§ REQUIRED WORK:
1) Answer these questions using the passage on open systems and environmental prediction:
(a) Which environmental systems does the passage call open?
(b) In an open system, what does prediction become in nature?
(c) Which book does the writer call much more comprehensive on these issues?
2) Could you write the next part of the passage on open systems and environmental prediction, picking up after its final sentence?

Contrast this with an ‘open’ system in which the intrinsic and extrinsic conditions are open to change. Here, the structure of the system and the processes operating the system might change as a result of the influence of processes or events outside the system of study. In turn, where the system is situated in time and space becomes important (i.e. these are geohistorical systems), and prediction becomes temporal in nature. All environmental systems are open. Think the global atmosphere. What do we need to know in order to predict the temperature in the future in this particular atmosphere? Many processes and events influencing this particular system (the atmosphere) are clearly not constant and are open to change.

As such, I am in general agreement with Pilkey and Pilkey-Jarvis’ message, but I don’t think they do the sub-title of their book justice. They show plenty of cases in where quantitative predictive models of environmental and earth systems haven’t worked, and highlight many of the political reasons why this approach has been taken, but they don’t quite get to the guts of why environmental models will never be able to accurately make predictions about specific places at specific times in the future. The book Prediction: Science, Decisions Making, and the Future of Nature provides a much more comprehensive consideration of these issues and, if you can get your hands on it, is much better.

§ PROVIDED DATA:
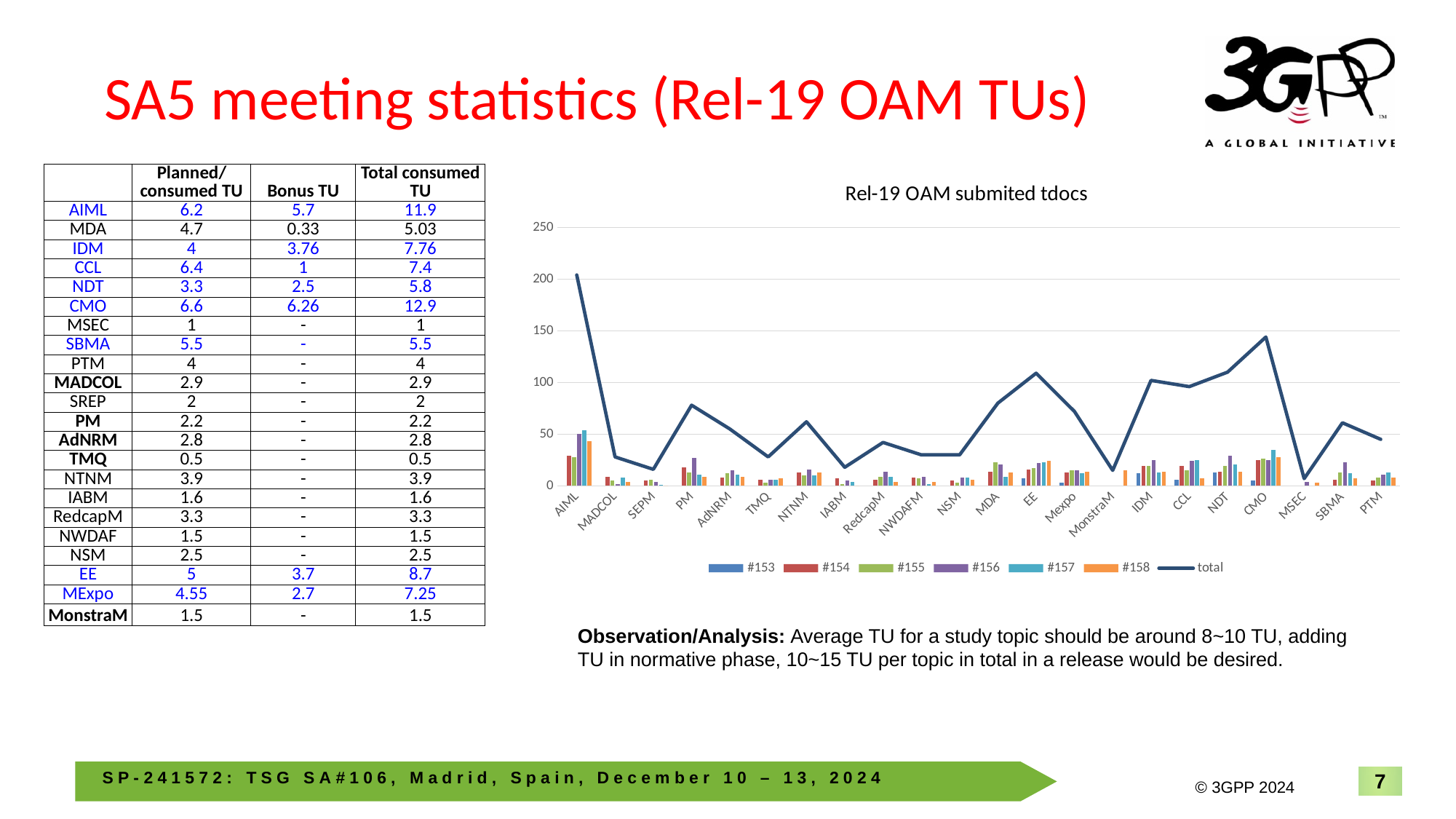
What is the title of the chart on the slide? Rel-19 OAM submited tdocs Which has the larger 'total' value, CMO or MDA? CMO Does the 'total' line rise or fall from MonstraM to CMO? rise How many series does the chart legend list? 7 Which category has the highest value on the 'total' line? AIML What kind of chart is shown on the slide? Combined bar and line chart Which has the larger 'total' value, AIML or CMO? AIML How many categories are shown along the x axis of the chart? 22 Is the 'total' value for MADCOL greater or less than 50? less Is the 'total' value for CMO greater or less than 100? greater Which category has the lowest value on the 'total' line? MSEC Is the 'total' value for AIML greater or less than 150? greater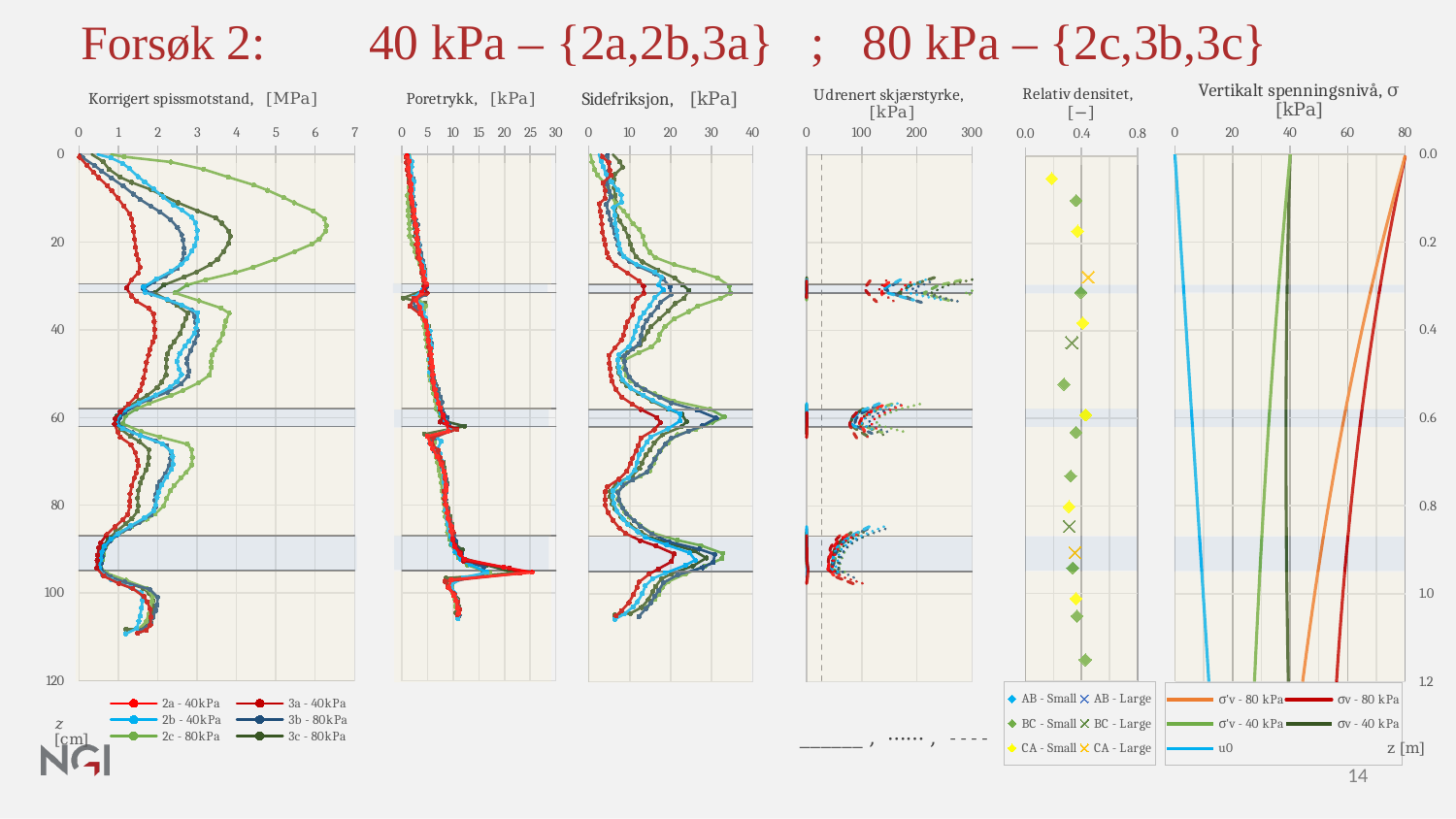
In the 'Relativ densitet' chart, how many series does the legend list? 6 In the 'Vertikalt spenningsnivå' chart, how many series does the legend list? 5 How many charts are shown on the slide? 6 In the 'Korrigert spissmotstand' chart, which series reaches the highest value? 2c - 80kPa In the 'Sidefriksjon' chart, is the peak value of the 2c - 80kPa series near 30 cm depth greater or less than 30 kPa? greater In the 'Korrigert spissmotstand' chart, how many series does the legend list? 6 In the 'Poretrykk' chart, is the peak value near 95 cm depth greater or less than 20 kPa? greater In the 'Vertikalt spenningsnivå' chart, does the u0 series increase or decrease with depth? increase In the 'Vertikalt spenningsnivå' chart, what is the value of the σv - 40 kPa series at depth 0.0 m? 40 In the 'Vertikalt spenningsnivå' chart, what is the value of the σv - 80 kPa series at depth 0.0 m? 80 In the 'Korrigert spissmotstand' chart, is the peak value of the 2c - 80kPa series greater or less than 5 MPa? greater What kind of chart is the 'Korrigert spissmotstand' chart? line chart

§ SOLVED TASKS:
1)
(a) All of them.
(b) Temporal.
(c) Prediction: Science, Decisions Making, and the Future of Nature.

2)
I guess that’s the point though isn’t it – this is a popular science book that is widely available. So I shouldn’t moan too much about this book as I think it’s important that non-modellers be aware of the deficiencies of environmental models and modelling and how they are used to make decisions about, and manage, environmental systems. These include:

  • the inherent unpredictability of ‘open’ systems (regardless of their complexity)
  • the over-emphasis of environmental models’ predictive capabilities and expectations (as a result of positivist philosophies of science that have been successful in ‘closed’ and controlled conditions)
  • the politics of modelling and management
  • the need to publish (or at least make available) model source code and conceptual structure
  • an emphasis on models to understand rather than predict environmental systems
  • any conclusions based on experimentation with the model are conclusions about the structure of the model not the structure of nature

I’ve come to these conclusions over the last couple of years during the development of a socio-ecological model, in which I’ve been confronted by differing modelling philosophies. As such, I think the adoption of something more akin to ‘Post-Normal’ Science, and greater involvement of the local publics in the environments under study is required for better management. The understanding of the interactions of social, economic and ecological systems poses challenges, but is one that I am sure environmental modelling can contribute. However, given the open nature of these systems this modelling will be more useful in the ‘qualitative’ sense as Pilkey and Pilkey-Jarvis suggest.

Orrin H. Pilkey and Linda Pilkey-Jarvis (2007)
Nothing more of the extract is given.